The 5 min contact time between C. jejuni biofilm and smoked duck show higher EOT (0.92) than 24h contact time (EOT = 0.08) and the efficiency of transfer decreased as contact time increased. Furthermore, C. jejuni biofilm on smoked duck meats was not recovered at 10, 24 and 36°C as well as VBNC C. jejuni was not resuscitated at 42°C.
These results indicated that effective methods to prevent cross-contamination are needed for microbial control in liquid whole eggs processing plan, especially at the steps of filtering and pasteurization. Hygiene management at processing stage based on good manufacturing practice and HACCP is important to get safe and high quality products.
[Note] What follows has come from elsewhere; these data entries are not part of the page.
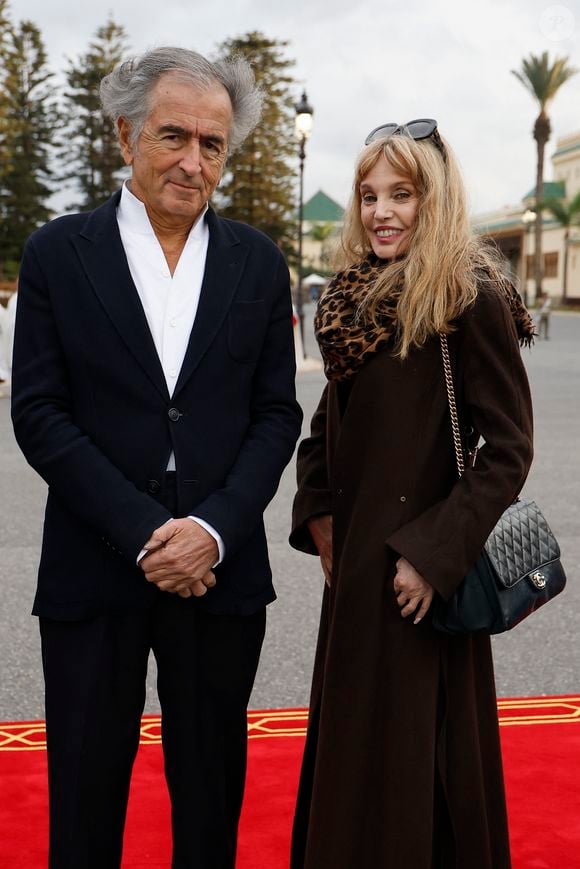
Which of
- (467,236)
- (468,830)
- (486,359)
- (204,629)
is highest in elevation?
(467,236)

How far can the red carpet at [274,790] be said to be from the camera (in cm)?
317

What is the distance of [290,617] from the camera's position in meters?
5.39

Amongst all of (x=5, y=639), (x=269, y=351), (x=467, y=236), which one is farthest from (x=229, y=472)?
(x=5, y=639)

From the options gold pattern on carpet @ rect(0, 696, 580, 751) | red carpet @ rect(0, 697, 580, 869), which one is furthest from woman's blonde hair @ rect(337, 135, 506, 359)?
gold pattern on carpet @ rect(0, 696, 580, 751)

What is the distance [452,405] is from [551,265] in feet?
226

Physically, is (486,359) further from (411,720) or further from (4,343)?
(4,343)

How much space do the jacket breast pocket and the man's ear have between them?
45 cm

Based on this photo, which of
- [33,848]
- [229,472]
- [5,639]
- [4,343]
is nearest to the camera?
[229,472]

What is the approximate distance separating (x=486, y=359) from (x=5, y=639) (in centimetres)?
348

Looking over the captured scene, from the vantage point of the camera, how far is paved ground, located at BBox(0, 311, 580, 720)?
14.8 ft

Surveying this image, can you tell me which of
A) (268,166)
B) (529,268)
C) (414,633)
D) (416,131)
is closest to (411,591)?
(414,633)

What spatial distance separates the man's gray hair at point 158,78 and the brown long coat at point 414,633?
0.73m

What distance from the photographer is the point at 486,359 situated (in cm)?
237

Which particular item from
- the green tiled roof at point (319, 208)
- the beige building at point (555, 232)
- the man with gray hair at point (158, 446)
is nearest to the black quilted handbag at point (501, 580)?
the man with gray hair at point (158, 446)
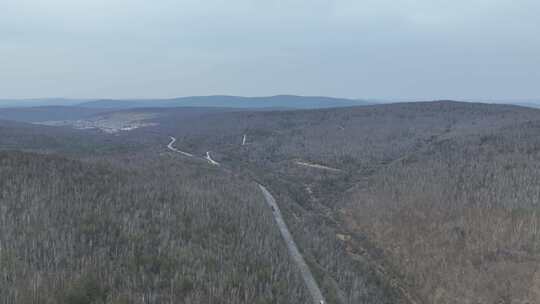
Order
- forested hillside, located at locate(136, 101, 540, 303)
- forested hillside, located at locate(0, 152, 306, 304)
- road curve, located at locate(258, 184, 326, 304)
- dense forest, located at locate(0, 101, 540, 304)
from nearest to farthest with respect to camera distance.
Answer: forested hillside, located at locate(0, 152, 306, 304) → dense forest, located at locate(0, 101, 540, 304) → road curve, located at locate(258, 184, 326, 304) → forested hillside, located at locate(136, 101, 540, 303)

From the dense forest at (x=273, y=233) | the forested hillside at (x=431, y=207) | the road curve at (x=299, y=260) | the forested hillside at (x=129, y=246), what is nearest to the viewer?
the forested hillside at (x=129, y=246)

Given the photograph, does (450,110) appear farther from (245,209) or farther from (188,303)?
(188,303)

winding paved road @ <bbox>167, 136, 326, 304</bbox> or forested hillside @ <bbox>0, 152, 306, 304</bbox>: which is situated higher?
forested hillside @ <bbox>0, 152, 306, 304</bbox>

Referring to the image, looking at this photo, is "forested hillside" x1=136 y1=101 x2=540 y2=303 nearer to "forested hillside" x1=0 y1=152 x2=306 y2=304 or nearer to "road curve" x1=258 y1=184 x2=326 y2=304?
"road curve" x1=258 y1=184 x2=326 y2=304

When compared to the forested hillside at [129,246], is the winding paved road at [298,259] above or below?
below

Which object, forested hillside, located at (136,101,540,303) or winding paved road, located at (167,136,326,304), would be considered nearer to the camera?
winding paved road, located at (167,136,326,304)

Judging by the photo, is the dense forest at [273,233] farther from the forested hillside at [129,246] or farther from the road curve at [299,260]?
the road curve at [299,260]

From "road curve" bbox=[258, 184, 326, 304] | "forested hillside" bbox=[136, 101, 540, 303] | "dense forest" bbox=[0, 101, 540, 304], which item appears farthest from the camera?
"forested hillside" bbox=[136, 101, 540, 303]

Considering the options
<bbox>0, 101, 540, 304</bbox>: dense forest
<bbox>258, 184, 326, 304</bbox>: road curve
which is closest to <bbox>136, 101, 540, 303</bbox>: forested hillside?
<bbox>0, 101, 540, 304</bbox>: dense forest

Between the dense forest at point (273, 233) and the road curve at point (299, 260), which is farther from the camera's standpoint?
the road curve at point (299, 260)

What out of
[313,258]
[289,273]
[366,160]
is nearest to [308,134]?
[366,160]

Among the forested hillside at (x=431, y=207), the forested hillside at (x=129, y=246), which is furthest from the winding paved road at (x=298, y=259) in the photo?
the forested hillside at (x=431, y=207)
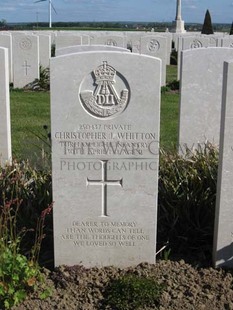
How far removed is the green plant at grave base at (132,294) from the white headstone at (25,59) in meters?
10.1

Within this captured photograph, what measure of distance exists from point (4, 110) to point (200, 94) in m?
2.15

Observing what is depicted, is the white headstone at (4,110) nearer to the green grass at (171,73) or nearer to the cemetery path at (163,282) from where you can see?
the cemetery path at (163,282)

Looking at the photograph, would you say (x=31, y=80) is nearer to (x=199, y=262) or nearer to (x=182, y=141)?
(x=182, y=141)

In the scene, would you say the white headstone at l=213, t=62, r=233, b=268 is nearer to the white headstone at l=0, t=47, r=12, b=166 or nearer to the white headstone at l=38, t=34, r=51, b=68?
the white headstone at l=0, t=47, r=12, b=166

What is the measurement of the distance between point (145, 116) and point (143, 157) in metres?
0.31

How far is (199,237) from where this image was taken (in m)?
4.55

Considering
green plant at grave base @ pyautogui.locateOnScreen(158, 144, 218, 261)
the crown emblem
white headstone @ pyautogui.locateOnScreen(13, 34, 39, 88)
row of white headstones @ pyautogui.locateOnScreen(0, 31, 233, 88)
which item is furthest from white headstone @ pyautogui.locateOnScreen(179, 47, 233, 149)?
white headstone @ pyautogui.locateOnScreen(13, 34, 39, 88)

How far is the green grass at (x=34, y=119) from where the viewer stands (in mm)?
6953

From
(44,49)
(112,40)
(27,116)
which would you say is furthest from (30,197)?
(112,40)

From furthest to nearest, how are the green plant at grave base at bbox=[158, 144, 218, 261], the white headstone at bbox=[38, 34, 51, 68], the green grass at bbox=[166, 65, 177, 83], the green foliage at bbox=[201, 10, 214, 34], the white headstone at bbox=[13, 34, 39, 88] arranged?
the green foliage at bbox=[201, 10, 214, 34]
the green grass at bbox=[166, 65, 177, 83]
the white headstone at bbox=[38, 34, 51, 68]
the white headstone at bbox=[13, 34, 39, 88]
the green plant at grave base at bbox=[158, 144, 218, 261]

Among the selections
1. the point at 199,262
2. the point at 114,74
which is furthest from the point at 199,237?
the point at 114,74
In addition, temperature control during transportation and at retail markets should be emphasized to control the risk of pathogens on livestock products, since pathogens grew well on egg products and smoked duck meats at 10°C. Moreover, developments of effective hurdle techniques besides smoking for smoked duck meats are needed to reduce the risk of the product from the contamination and growth of S. Typhimurium and L. monocytogenes. Microbial criteria of C. jejuni is needed in poultry and processed poultry products due to the risk of its survival and low infectious dose, although the growth of C. jejuni was not observed in smoked duck during refrigerated storage. In addition, L. monocytogenes and Salmonella spp. in livestock products such as processed egg products and poultry products should be controlled as negative in consideration of their growth and survival at refrigerated temperature.